_PROMPT 1_
Copy out the records word for word, starting with the line that contains "Can you say which item from" and continuing through the end of the records.

WHEN the offer went up by yet another £1m I had to say yes. My heart was heavy though because I was proud of what we had created from scratch, against the odds. I’d also had a lot of fun. The business was the now famous London club, Home House.
Eight years earlier, Brian Clivaz had shown me a magnificent Georgian building built by the architect Robert Adam in the 1770s. Empty for 12 years, it was derelict but full of history. It had housed all sorts of people, such as Earl Grey, of the tea fame, and Anthony Blunt, of the spying game. It was the French Embassy during the revolution. With its amazing staircase and ornate rooms, it was absolutely stunning and I fell in love with it.
Brian’s idea was to create a members’ club with beautiful sitting rooms, a health spa, 18 hotel rooms, a restaurant, a bar and a courtyard. I liked his concept, and had a few ideas of my own.
I didn’t want just another stuffy, old-fashioned London club, where dress codes usually required men to wear a tie, and which offered a wide, yellow polyester one if you lacked one. Oh, and women were rather discouraged. So I agreed to be the largest investor and later chairman. The club would allow casual dress, mobile phones and lots of women members. I knew that if the women came to the club, so would the guys.
Most of my friends thought it wouldn’t work. “£1,500 a year membership is too expensive Richard. No one will pay it.” “It’s just outside Mayfair. That won’t work.” That one I laughed about: “Yes, but why are all your London properties named after the Monopoly board anyway?”

_PROMPT 2_
List every feature that Brian's idea for the members' club included, according to the passage about Home House.

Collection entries

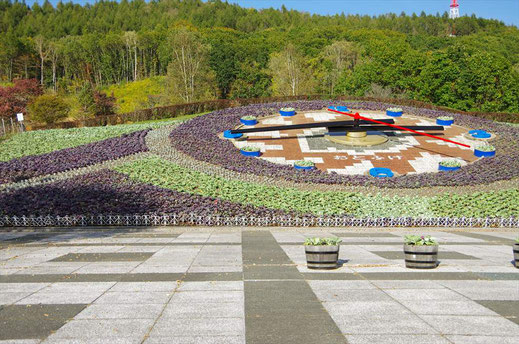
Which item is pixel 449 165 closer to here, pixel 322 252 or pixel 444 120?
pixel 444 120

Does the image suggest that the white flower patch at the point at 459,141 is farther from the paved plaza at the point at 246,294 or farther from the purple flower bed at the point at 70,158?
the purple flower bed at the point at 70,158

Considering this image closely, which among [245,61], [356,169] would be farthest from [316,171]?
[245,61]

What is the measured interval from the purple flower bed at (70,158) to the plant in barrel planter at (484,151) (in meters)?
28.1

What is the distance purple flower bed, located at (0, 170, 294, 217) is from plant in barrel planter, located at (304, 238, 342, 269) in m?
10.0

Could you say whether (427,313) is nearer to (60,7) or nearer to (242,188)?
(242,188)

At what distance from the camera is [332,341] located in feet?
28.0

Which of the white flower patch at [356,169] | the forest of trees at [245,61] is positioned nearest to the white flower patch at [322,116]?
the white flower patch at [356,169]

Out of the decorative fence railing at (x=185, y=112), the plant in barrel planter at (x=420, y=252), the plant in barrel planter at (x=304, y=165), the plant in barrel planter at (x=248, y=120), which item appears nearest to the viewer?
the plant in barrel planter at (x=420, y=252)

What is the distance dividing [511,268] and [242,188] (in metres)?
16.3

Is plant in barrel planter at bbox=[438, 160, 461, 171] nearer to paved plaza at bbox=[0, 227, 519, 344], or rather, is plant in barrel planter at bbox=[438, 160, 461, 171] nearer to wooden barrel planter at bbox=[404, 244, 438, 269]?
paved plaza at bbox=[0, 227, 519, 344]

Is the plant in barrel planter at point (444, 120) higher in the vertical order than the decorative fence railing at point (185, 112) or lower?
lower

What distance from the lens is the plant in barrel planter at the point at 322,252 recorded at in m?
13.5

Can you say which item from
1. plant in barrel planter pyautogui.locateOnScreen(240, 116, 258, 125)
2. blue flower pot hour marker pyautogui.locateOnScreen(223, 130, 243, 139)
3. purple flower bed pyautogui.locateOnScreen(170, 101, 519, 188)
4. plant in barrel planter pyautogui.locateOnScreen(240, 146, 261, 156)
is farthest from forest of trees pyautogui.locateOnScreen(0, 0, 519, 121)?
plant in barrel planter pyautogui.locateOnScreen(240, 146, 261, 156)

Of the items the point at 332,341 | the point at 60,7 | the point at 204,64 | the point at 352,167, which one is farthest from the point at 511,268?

_WORKED ANSWER 1_
Can you say which item from
1. plant in barrel planter pyautogui.locateOnScreen(240, 116, 258, 125)
2. blue flower pot hour marker pyautogui.locateOnScreen(223, 130, 243, 139)
3. purple flower bed pyautogui.locateOnScreen(170, 101, 519, 188)
4. plant in barrel planter pyautogui.locateOnScreen(240, 146, 261, 156)
is farthest from forest of trees pyautogui.locateOnScreen(0, 0, 519, 121)?
plant in barrel planter pyautogui.locateOnScreen(240, 146, 261, 156)

Of the items the point at 332,341 | the point at 60,7 | the point at 204,64 | the point at 352,167, which one is farthest from the point at 511,268?

_WORKED ANSWER 2_
- Beautiful sitting rooms
- A health spa
- 18 hotel rooms
- A restaurant
- A bar
- A courtyard